There are a lot of places in Europe where ordering a coffee means you're pretty much getting a shot of espresso. However, that hasn't been my general experience in most cases. Most of the times when I have ordered a coffee in Europe it has been just a regular drip coffee in a little cup. It's not the 20 fluid ounces of joe that we Americans tend to inhale as part of our morning rituals. 

At the time when I was working at SLS, I was still fairly deep into my academic-driven addiction of coffee. Needless to say, I drank little cup after little cup of coffee while in Switzerland on that trip.


"This just will not do!"

Thing Two: Here's the thing that motivated me to write this post. I made a bit of a coffee faux pas while on this trip, and the experience taught me a deeper lesson about myself and about the culture of my nation.

During one of the longer bouts of wrestling with data analysis and trying to figure out how to proceed when things seemed to be going all kinds of wrong, there came a moment of sangfroid amongst those of us working the beamline. Dr. Thomas Huthwelker, the beamline scientist who operates the PHOENIX beamline and helps users to figure out stuff, had shown up to, well, operate the beamline and help us users figure out some stuff. We got a small break in the action as things started working well again. At that point, Thomas (pronounced kind of like "Toe-Mahs") asked if any of us would like to go get a coffee. I was feeling like I could use yet another boost at that point so I decided to join him.

We walked to the cafe, where I dropped my Swiss Franc for a little itty-bitty cup of coffee and waited by the door for Thomas. I figured we'd grab the coffee and head back to the beamline to continue working on the next problem. I then saw Thomas coming out of the cashier's line. He had a little tray with a pastry on it and his little cup of coffee. He looked at me and I heard him go "oh!" and then he said, "I'm going to have a seat for a moment, if you don't mind." I honestly didn't mind, but rather than join him (which would have been the appropriate and probably more enjoyable thing to do) I walked back to the beamline to slug down that coffee in two sips (seriously, those coffee cups are really small) and continue working.

Why didn't I think to take that coffee break as an actual break? Why didn't I choose to join Thomas for a short sit and some time to think about anything other than work? Because I come from a nation where we're too often taking our coffee and our food to-go so that we don't have to take any time away from work. As a graduate student, I'm made to feel guilty whenever I'm not doing work (grad school is seriously depressing). I grew up with the ingrained thought that productivity means always being "on" and rarely taking a break. We Americans can get shit done, but we've honestly taken it too far when it comes to work. We don't have a culture that values a work/life balance. And that is a huge problem.
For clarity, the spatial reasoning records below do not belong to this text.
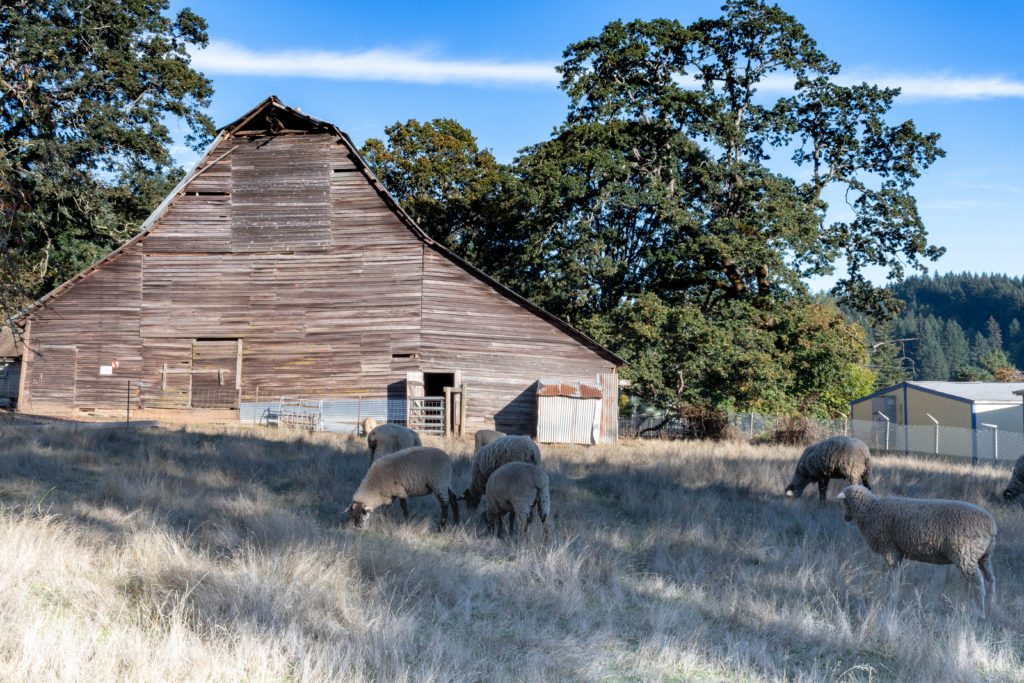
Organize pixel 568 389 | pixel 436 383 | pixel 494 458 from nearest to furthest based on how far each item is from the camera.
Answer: pixel 494 458 < pixel 568 389 < pixel 436 383

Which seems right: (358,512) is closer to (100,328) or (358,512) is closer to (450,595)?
(450,595)

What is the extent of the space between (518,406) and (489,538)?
54.0ft

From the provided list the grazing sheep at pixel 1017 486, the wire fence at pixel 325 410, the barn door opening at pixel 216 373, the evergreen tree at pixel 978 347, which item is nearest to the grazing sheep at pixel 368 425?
the wire fence at pixel 325 410

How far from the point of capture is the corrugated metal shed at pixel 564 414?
24.9 metres

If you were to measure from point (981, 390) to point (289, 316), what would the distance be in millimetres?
33836

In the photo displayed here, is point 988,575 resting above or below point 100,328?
below

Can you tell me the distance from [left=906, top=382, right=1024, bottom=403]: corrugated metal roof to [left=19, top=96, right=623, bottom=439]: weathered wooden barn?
2145cm

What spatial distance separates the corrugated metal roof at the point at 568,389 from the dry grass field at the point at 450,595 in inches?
514

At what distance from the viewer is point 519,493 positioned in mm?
9055

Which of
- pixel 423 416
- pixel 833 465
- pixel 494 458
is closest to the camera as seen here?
pixel 494 458

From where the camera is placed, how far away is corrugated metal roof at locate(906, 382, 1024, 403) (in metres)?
34.8

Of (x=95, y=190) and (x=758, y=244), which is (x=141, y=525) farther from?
(x=95, y=190)

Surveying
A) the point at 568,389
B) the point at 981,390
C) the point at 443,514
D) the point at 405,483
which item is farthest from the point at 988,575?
the point at 981,390

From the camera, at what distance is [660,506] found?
38.3 feet
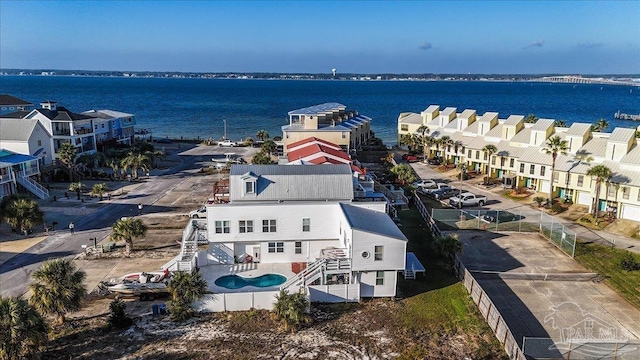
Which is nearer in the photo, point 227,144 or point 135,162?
point 135,162

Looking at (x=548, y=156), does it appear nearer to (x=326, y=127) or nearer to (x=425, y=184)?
(x=425, y=184)

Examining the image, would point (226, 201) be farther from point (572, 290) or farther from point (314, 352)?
point (572, 290)

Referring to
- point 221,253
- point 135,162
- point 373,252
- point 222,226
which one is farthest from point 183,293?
point 135,162

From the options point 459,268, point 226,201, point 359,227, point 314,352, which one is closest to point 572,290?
point 459,268

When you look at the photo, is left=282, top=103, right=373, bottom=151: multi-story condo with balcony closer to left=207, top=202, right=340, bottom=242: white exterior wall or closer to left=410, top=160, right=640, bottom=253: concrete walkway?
left=410, top=160, right=640, bottom=253: concrete walkway

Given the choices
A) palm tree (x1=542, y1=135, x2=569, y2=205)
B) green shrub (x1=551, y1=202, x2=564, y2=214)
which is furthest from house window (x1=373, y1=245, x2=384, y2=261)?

My missed coffee break with Thomas in Switzerland all those years ago taught me to stop every now and then and take a break out of work to sit and relax. Sometimes it's good to walk away from work and not give a shit about the fact that the work is still there. We as a nation need to work harder to remove the drive-thru mentality from our lives. 
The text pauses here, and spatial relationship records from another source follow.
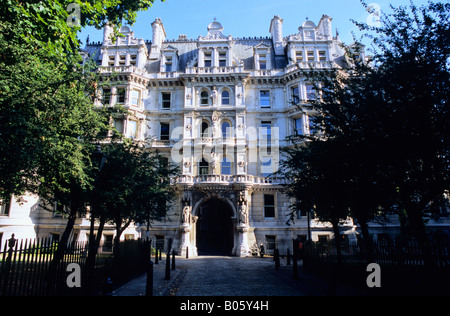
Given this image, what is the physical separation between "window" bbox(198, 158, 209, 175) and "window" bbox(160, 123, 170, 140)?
4857 mm

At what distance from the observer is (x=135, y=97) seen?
29.0 m

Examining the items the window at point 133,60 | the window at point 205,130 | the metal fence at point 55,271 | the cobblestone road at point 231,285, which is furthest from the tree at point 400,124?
the window at point 133,60

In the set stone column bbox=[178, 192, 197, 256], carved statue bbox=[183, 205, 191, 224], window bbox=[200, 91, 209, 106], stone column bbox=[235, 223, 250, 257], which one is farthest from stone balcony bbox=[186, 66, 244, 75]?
stone column bbox=[235, 223, 250, 257]

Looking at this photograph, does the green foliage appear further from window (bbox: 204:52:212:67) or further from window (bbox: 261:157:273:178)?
window (bbox: 204:52:212:67)

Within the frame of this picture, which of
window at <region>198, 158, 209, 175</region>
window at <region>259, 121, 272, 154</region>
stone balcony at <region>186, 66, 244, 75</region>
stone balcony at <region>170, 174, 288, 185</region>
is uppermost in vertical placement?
stone balcony at <region>186, 66, 244, 75</region>

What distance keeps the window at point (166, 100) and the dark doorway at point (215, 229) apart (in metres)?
11.9

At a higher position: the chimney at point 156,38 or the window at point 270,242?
the chimney at point 156,38

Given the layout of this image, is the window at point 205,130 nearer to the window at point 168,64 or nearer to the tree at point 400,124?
the window at point 168,64

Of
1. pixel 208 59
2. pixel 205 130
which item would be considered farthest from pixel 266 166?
pixel 208 59

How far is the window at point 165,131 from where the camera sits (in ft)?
94.7

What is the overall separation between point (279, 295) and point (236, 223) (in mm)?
16240

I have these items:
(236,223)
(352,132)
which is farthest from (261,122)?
(352,132)

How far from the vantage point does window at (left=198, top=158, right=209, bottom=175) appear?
27.5m

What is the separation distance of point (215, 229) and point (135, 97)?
18.0 meters
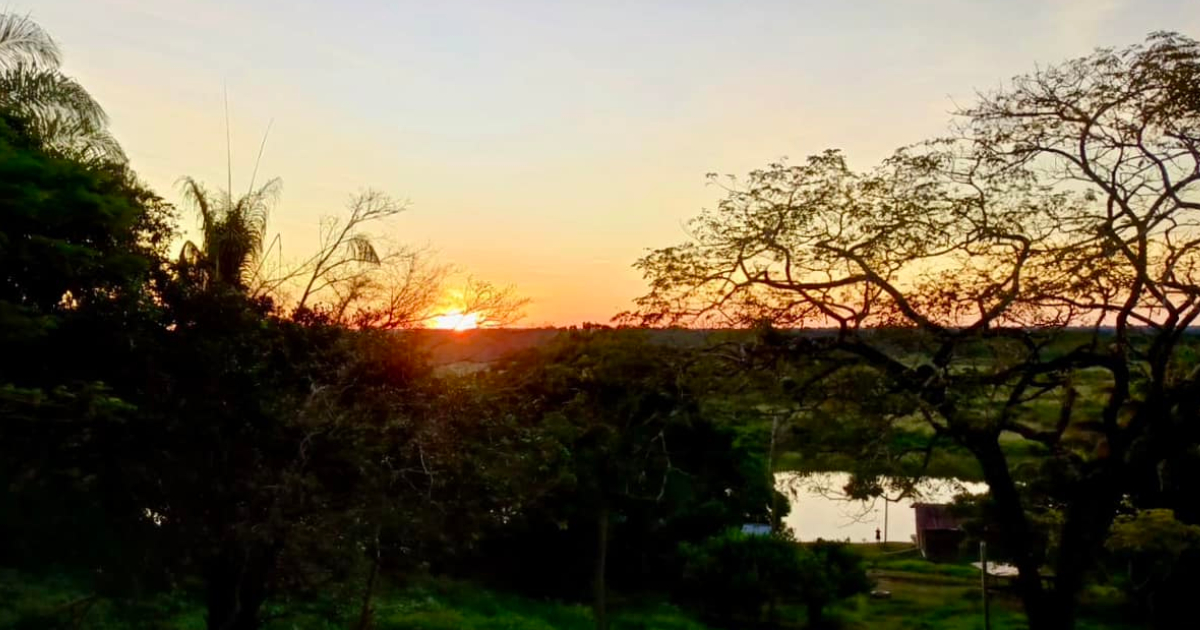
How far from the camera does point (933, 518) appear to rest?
31.5 m

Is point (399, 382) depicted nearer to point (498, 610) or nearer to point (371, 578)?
point (371, 578)

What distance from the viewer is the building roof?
31109 mm

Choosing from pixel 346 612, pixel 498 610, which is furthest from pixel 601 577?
pixel 346 612

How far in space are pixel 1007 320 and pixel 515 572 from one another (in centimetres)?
1305

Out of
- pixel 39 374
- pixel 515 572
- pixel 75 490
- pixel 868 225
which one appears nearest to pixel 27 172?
pixel 39 374

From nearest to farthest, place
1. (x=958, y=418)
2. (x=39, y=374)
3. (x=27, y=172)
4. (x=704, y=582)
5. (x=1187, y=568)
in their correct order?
1. (x=27, y=172)
2. (x=958, y=418)
3. (x=39, y=374)
4. (x=1187, y=568)
5. (x=704, y=582)

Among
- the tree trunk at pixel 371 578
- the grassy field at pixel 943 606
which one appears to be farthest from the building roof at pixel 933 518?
the tree trunk at pixel 371 578

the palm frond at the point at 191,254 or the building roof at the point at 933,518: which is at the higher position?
the palm frond at the point at 191,254

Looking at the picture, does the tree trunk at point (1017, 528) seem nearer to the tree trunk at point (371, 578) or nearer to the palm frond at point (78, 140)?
the tree trunk at point (371, 578)

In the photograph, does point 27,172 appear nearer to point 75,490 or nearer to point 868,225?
point 75,490

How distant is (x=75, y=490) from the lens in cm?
1060

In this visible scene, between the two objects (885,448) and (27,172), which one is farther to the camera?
(885,448)

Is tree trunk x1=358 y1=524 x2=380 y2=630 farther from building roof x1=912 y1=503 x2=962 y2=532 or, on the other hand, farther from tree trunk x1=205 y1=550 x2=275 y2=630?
building roof x1=912 y1=503 x2=962 y2=532

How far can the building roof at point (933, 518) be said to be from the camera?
3111 cm
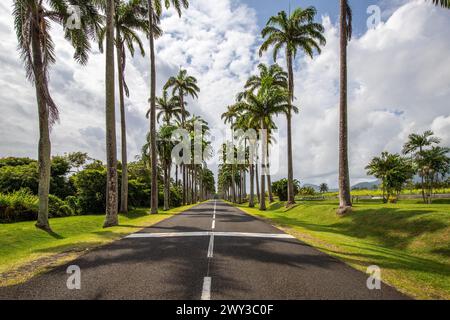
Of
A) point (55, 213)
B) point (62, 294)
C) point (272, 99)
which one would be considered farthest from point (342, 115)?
point (55, 213)

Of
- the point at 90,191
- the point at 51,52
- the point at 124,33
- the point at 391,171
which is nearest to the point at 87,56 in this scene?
the point at 51,52

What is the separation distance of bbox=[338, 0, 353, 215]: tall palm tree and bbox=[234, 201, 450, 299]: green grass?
112cm

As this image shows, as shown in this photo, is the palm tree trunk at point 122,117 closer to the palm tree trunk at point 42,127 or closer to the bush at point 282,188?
the palm tree trunk at point 42,127

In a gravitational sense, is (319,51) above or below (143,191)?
above

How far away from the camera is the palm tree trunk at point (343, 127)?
1847cm

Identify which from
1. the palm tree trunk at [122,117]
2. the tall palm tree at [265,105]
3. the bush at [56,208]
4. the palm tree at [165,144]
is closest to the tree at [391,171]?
the tall palm tree at [265,105]

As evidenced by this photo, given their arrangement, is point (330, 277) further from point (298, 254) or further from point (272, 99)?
point (272, 99)

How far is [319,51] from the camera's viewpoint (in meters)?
30.5

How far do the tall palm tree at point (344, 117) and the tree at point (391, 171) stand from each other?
26837mm

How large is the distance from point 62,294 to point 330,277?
5001 millimetres

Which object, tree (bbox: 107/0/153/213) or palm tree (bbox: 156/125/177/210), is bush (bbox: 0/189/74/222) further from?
palm tree (bbox: 156/125/177/210)

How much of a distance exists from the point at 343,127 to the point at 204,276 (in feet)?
53.5

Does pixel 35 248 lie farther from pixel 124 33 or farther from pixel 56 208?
pixel 124 33

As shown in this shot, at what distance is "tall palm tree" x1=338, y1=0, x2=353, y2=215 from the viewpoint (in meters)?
Result: 18.5
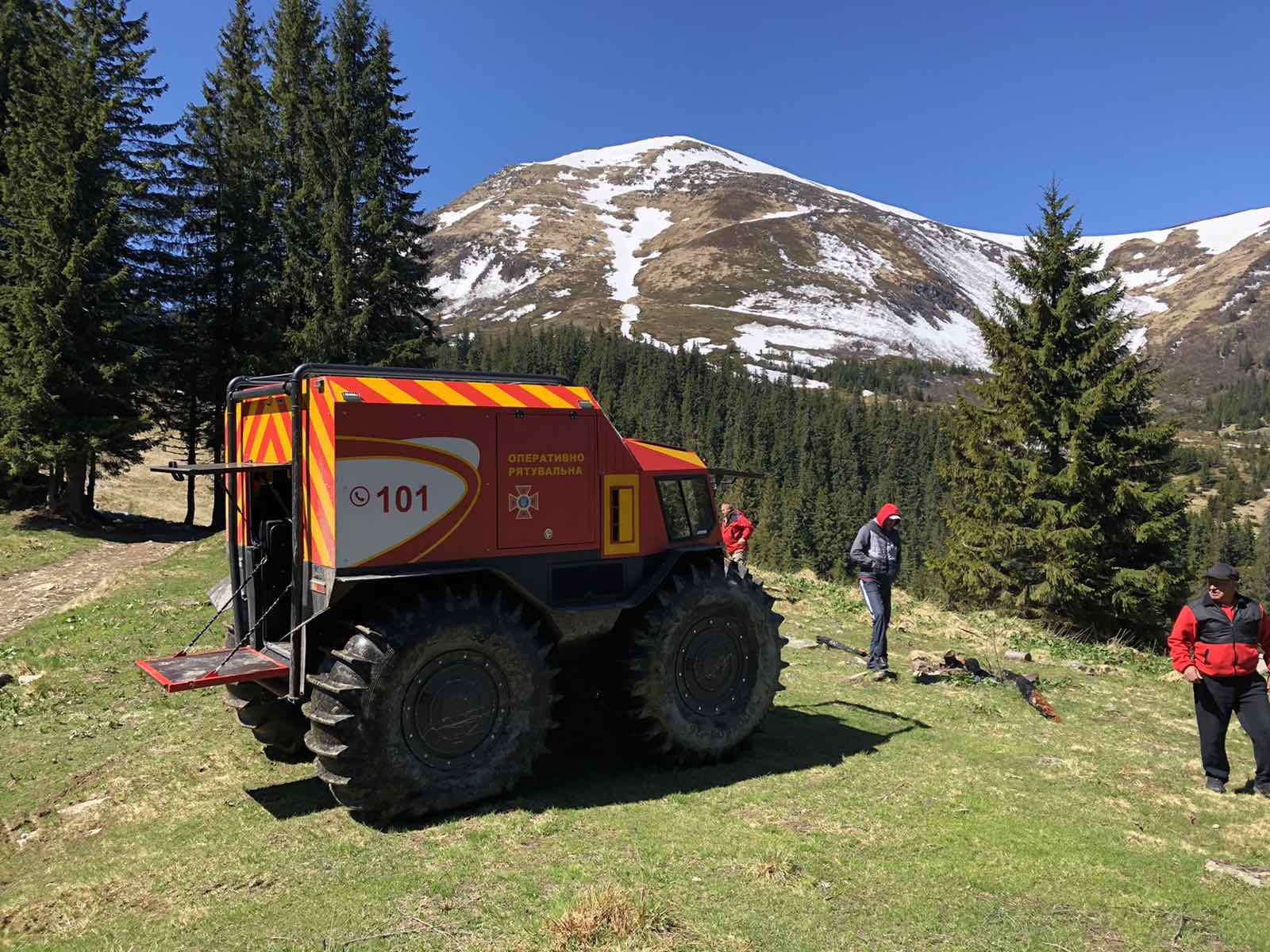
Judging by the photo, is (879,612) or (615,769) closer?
(615,769)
I'm now at a point where I'm working about 60-80 hours a week on my graduate work. I have very little of a social life because, well, because grad school sucks and is a necessary evil that needs to be entirely restructured. With all of the work that I'm doing of late, I need to remind myself now more than ever to take a breaks, often. It should be possible to stay on top of our work without entirely losing ourselves and not stopping to think sometimes "hey, a few minutes out right now won't hurt anything". Admittedly, right now I wouldn't mind meeting up with Thomas again and having a break over some very little cups of coffee.